◆ **EXERCISE DIRECTIONS**
Would you restate the listing word for word, with the images omitted?

◆ **INFORMATION SHOWN**
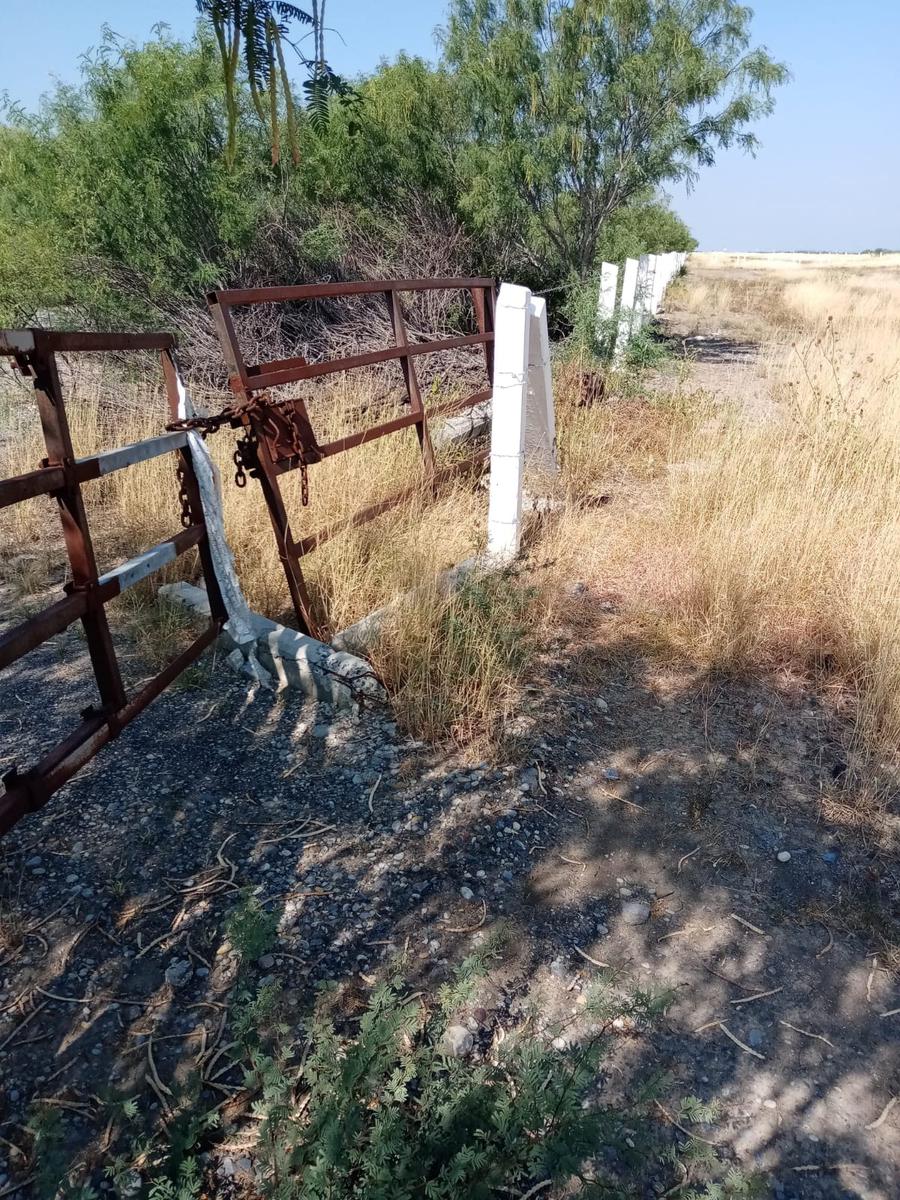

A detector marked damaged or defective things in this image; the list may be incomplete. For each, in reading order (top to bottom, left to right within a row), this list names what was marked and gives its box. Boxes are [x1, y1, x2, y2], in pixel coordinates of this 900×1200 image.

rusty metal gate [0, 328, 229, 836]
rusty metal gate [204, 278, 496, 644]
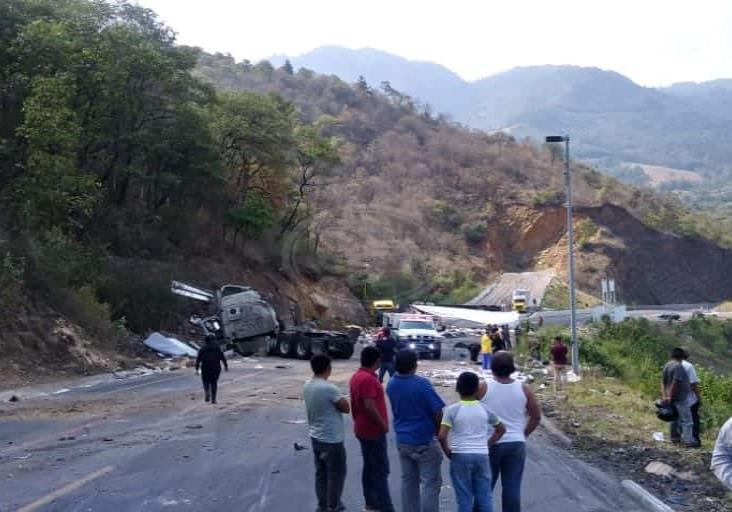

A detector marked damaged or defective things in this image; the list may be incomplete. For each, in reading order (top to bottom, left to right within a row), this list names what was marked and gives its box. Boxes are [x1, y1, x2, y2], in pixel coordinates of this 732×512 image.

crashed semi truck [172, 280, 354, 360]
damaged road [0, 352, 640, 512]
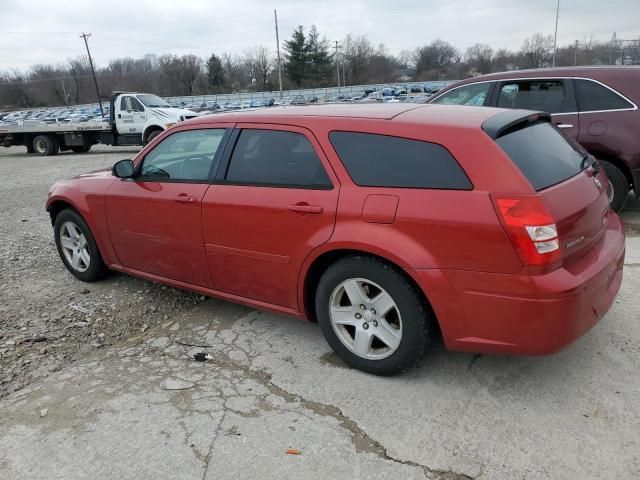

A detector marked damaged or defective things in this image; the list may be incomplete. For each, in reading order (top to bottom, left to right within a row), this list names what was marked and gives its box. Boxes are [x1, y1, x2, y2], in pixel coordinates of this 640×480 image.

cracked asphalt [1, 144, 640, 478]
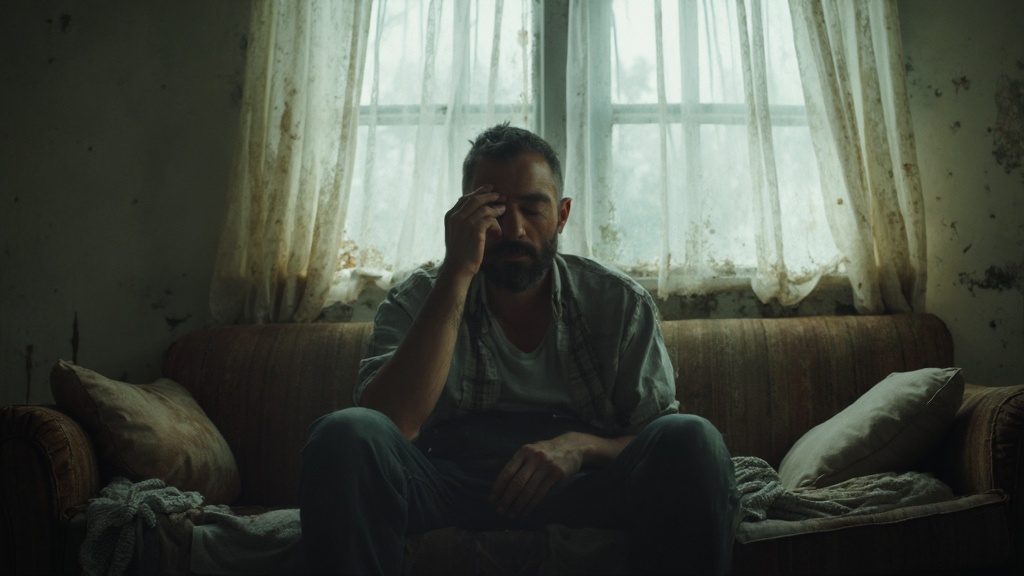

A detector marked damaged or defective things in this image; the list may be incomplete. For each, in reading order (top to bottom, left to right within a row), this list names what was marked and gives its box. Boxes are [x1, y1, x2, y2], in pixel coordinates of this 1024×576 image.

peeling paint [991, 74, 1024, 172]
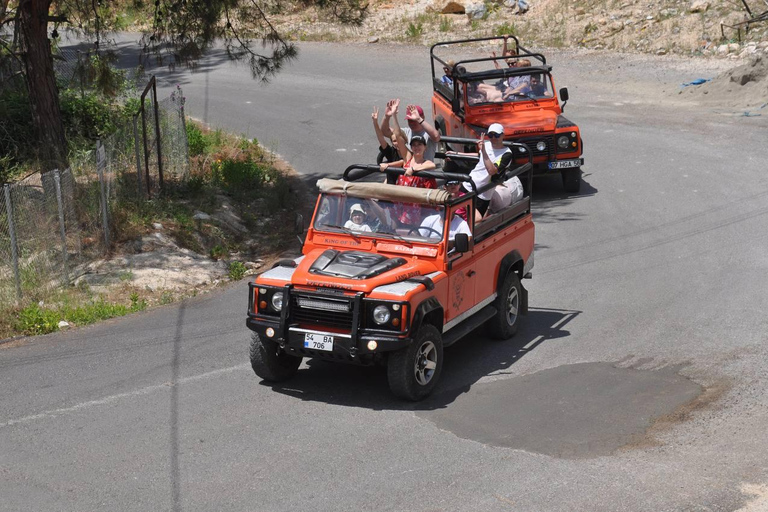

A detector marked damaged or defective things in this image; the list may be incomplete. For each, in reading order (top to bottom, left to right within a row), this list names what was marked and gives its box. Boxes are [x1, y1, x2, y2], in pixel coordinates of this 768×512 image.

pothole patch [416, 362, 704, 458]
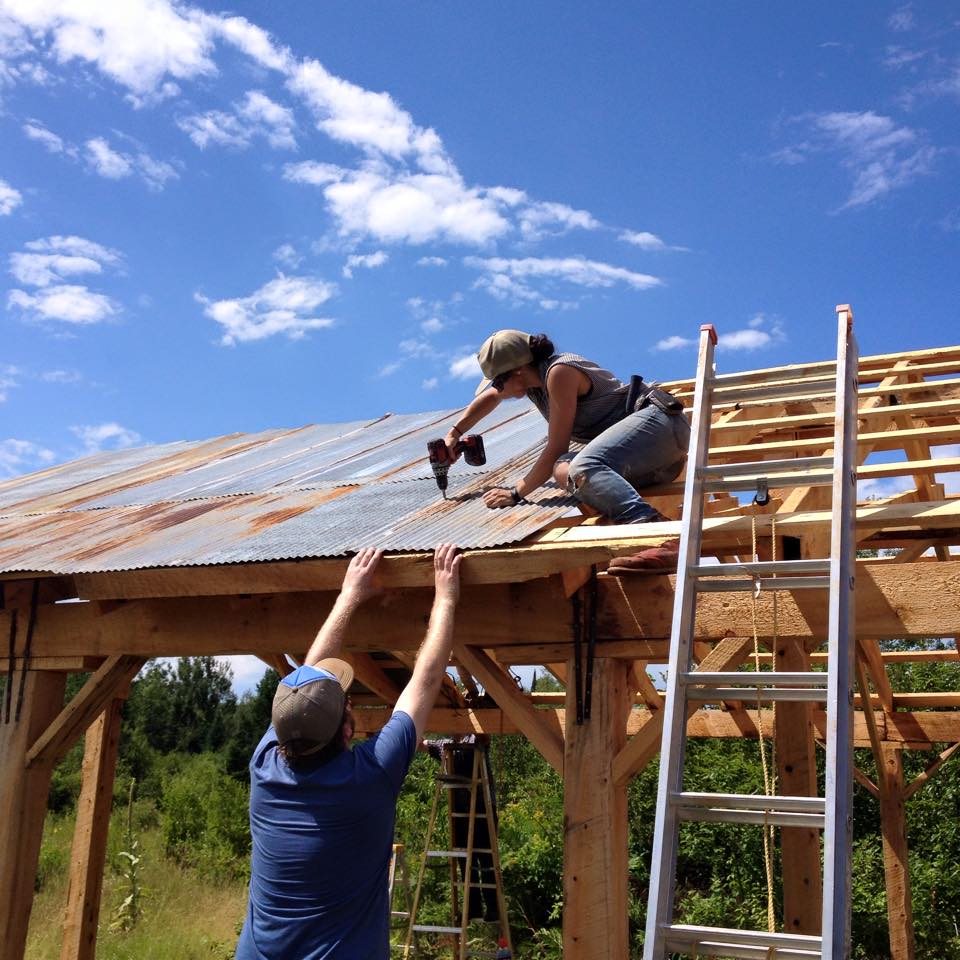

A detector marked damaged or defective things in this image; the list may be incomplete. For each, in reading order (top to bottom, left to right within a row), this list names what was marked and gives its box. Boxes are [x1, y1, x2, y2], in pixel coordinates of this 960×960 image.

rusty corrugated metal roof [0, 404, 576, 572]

◆ **THE COMPLETED TASK**
A detector marked damaged or defective things in this image; the list may be incomplete. For each, in reading order (top to bottom, left to right within a row), this list names what was marked and gives its box. Boxes are [x1, y1, x2, y2], in pixel coordinates of this 900×1200 image.

rusty metal gate [0, 328, 229, 836]
rusty metal gate [204, 278, 496, 644]

A detector marked damaged or defective things in this image; the list may be incomplete. For each, in reading order (top to bottom, left to right within a row), this list names what was marked and gives its box. Boxes are [x1, y1, x2, y2], in pixel coordinates of this 732×512 image.

crashed semi truck [172, 280, 354, 360]
damaged road [0, 352, 640, 512]

A detector marked damaged or defective things in this image; the list may be incomplete. For each, in reading order (top to bottom, left to right within a row), this list names what was marked and gives its box. Boxes are [x1, y1, x2, y2], in pixel coordinates of this 640×480 image.

cracked asphalt [1, 144, 640, 478]

A detector marked damaged or defective things in this image; the list may be incomplete. For each, in reading order (top to bottom, left to right within a row), this list names what was marked and gives its box. Boxes are [x1, y1, x2, y2], in pixel coordinates of this 1024×576 image.

peeling paint [991, 74, 1024, 172]

A detector marked damaged or defective things in this image; the list may be incomplete. For each, in reading order (top to bottom, left to right within a row), this list names what was marked and gives its box. Boxes are [x1, y1, x2, y2], in pixel coordinates of this 768×512 image.

pothole patch [416, 362, 704, 458]

A detector marked damaged or defective things in this image; the list may be incomplete. For each, in reading order (top to bottom, left to right within a row), this list names what was marked and gives its box. Boxes are [x1, y1, x2, y2], in pixel coordinates of this 960×960 image.

rusty corrugated metal roof [0, 404, 576, 572]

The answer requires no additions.